5.   (Footnote omitted.)  Fleming v. State, 276 Ga.App. 491, 494(2), 623 S.E.2d 696 (2005).   See also Motes v. State, 262 Ga.App. 728, 729, 586 S.E.2d 682 (2003).

6.   McKay v. State, 234 Ga.App. 556, 559(2), 507 S.E.2d 484 (1998).   See also Harris v. State, 258 Ga.App. 669, 671(1), 574 S.E.2d 871 (2002) (“[a] motion in arrest of judgment or habeas corpus are the only remedies available when no demurrer to the indictment is interposed before judgment is entered on the verdict”).

7.   Even if we were to consider Grogan's claim as a motion to withdraw a guilty plea, it fails.During the term in which they are rendered, judgments of criminal conviction are in the breast of the trial court and may, therefore, be vacated for good cause shown.   However, after the original term has passed, a motion to vacate and set aside the judgment is not an appropriate remedy in a criminal case.   This rule applies equally to a withdrawal of a plea;  otherwise, there would be no limit to time to withdraw a plea and no end to the case.(Citations and punctuation omitted.)  State v. James, 211 Ga.App. 149, 149-150(2), 438 S.E.2d 399 (1993).

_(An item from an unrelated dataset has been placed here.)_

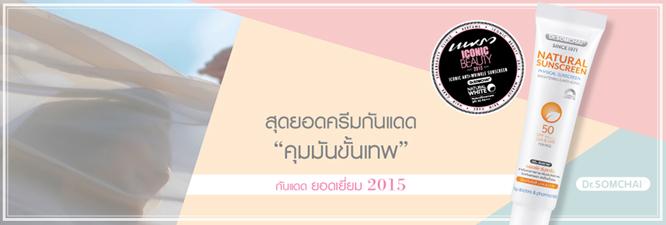 Dr.Somchai Natural Sunscreen SPF50/PA+++ UVA & UVB For Face Prevent Skin Aging #White_1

8.   See Motes, 262 Ga.App. at 729, 586 S.E.2d 682.

9.   See Fleming, 276 Ga.App. at 494-495(2), 623 S.E.2d 696;  Motes, 262 Ga.App. at 729, 586 S.E.2d 682.

10.   See OCGA § 17-9-61(b);  Mitchell v. State, 282 Ga. 416, 418(3), 651 S.E.2d 49 (2007);  Fleming, 276 Ga.App. at 495(2), 623 S.E.2d 696;  Motes, 262 Ga.App. at 729, 586 S.E.2d 682.   See also OCGA § 15-6-3(26)(B) (Hall County Superior Court has four terms of court each year).

11.   See Harris, 258 Ga.App. at 671(1), 574 S.E.2d 871.

12.   Grogan's year-long probation sentence, imposed in March 2006, on the prior misdemeanor family violence battery had been completed by the time of the January 2008 sentencing hearing.

13.   See Fleming, 276 Ga.App. at 495(2), 623 S.E.2d 696.

14.   See id.;  Manry v. State, 226 Ga.App. 445, 447, 487 S.E.2d 80 (1997).

DOYLE, Judge.

ANDREWS, P.J., and BERNES, J., concur.